Good Saturday afternoon before the weekend before Christmas! I am famously one of those people that really goes hard only 10 or so days before the holiday happens (partially because I also love NYE, and my Serbian Christmas is not till January 7th so the festive fun needs to be perfectly positioned to span all that), so this weekend is truly the first moment that things feel *HOLIDAY REAL*
My neighborhood book club had their white elephant exchange last night (perfect timing) and it was delightful - so many gifts supporting our local bookstore, libraries and just each other (so many cozy blankets and cool glassware from Fredericksburg’s abundance of antique malls), and while I am continuing my gift guide resistance with my best-of-2024 listicle resistance (I feel I am firmly entering my “Get off my lawn” internet era), I did think it would be cool/awesome/amazing to celebrate books we loved so much that we couldn’t resist recommending them. To anyone and everyone who’d listen.
Not the best books, or the buzziest books, or whatever - but books you and me and everyone we know SHOULD read. Books we wanted to talk to people about. Books we wanted to give as gifts.
A bunch of you filled out my survey (thank you! to those that didn’t - you have till tonight!) and it filled my heart with general sense of wellbeing and hope - if we’re reading, we’ll be ok, right? RIGHT!
So, without further ado - I’ll use myself as an opener today, and make you the headliner tomorrow, cool?
My top 6 recommended books of 2024 are: (mentioned, respectively in the August newsletter, July newsletter, May and April newsletters)
The Safekeep - Yael Van Der Woulden - This was recommended to me by Sarah Wildman, who is one of the most thoughtful writers and best readers I know, and I cannot recommend it enough to all of you. In 1960s Dutch countryside, a young woman, Isabel, lives a life driven by routine. Her life is turned upside down with arrival of Eva, her brother’s girlfriend, who is brash, messy, and yet also (obviously?) not quite the breezy, blonde party girl she has led him to believe she is. The less you know beyond this the better. But what is worth knowing is that somehow, in under 300 pages, Van Der Wouden manages, to blow every expectation of what a book that starts like this could possibly be about. It is structurally ambitious and one of the most accomplished plotting exercises I’ve ever read. It is emotionally devastating and also simmering with passions that ring incredibly true. It takes sharp turns and overdelivers on any and all clues left for the reader. It is, at its core, about identity in all its shapes and forms, and therefore, despite being incredibly specific, also completely universal. I was breathless by the time it was over.

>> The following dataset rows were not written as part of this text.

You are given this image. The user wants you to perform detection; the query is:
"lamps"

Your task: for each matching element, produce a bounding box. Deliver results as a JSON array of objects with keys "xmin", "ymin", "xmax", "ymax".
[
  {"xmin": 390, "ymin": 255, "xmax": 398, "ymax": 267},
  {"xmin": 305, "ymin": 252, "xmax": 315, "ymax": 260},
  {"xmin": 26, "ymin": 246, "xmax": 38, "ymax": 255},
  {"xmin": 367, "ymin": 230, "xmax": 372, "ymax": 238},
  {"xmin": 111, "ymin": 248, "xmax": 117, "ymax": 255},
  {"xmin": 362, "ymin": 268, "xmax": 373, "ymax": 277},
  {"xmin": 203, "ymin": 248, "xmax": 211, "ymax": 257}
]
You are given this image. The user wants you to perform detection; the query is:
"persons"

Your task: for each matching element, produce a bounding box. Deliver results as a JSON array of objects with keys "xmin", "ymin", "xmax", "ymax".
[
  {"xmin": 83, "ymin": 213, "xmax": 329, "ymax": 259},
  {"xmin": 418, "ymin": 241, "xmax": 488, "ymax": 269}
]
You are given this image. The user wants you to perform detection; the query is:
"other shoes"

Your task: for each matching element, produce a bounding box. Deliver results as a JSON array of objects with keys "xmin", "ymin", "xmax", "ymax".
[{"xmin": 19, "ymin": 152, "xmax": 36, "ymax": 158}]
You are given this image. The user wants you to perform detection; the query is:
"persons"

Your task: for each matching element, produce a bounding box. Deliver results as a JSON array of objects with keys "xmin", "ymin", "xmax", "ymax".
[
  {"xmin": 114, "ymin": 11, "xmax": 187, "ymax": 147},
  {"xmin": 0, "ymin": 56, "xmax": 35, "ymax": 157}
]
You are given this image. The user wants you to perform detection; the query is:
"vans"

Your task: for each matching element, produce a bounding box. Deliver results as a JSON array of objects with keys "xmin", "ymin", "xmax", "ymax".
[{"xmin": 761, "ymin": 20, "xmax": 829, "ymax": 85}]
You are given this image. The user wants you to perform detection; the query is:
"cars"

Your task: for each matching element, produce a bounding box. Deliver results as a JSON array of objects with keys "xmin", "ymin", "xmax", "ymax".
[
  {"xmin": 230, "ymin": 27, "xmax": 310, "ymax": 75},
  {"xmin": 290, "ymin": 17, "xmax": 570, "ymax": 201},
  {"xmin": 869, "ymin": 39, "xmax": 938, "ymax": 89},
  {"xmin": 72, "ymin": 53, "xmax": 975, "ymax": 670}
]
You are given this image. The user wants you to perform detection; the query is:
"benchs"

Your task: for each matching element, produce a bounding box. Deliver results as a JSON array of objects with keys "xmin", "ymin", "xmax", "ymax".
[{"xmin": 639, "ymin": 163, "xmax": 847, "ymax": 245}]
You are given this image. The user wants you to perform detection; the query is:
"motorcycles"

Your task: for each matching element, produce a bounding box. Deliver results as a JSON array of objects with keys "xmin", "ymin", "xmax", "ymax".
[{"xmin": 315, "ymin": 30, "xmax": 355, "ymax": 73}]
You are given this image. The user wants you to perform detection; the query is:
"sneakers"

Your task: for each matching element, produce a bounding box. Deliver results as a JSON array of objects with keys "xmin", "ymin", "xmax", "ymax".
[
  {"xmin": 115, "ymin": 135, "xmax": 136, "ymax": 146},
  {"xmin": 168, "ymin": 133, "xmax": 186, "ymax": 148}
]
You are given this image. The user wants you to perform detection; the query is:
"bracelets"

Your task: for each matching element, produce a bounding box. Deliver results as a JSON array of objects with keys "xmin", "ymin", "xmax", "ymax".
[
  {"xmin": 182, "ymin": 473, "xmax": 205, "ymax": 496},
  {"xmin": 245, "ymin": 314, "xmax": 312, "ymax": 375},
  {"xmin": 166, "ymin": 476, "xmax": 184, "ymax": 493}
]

The Most - Jessica Anthony - I bought this in a bookstore in Palm Springs - because the cover looked amazing, and the premise of a 1950s housewife who goes into a pool one balmy Delaware day in early November and refuses to come out sounded like just the ticket for the type of book I’d want to read in one sitting (preferably in a pool myself). And I was right. But it was also so much more: a meditation on men and women, on relationships, on sport, on the American dream, on secrets and lies, on love. And all that in 144 pages. This deserves to be read much more widely than it currently has legs to do - so lets reach hands across America/Substack/whatever and make it happen? One thing I can promise you: it will set your neighborhood book club on fire.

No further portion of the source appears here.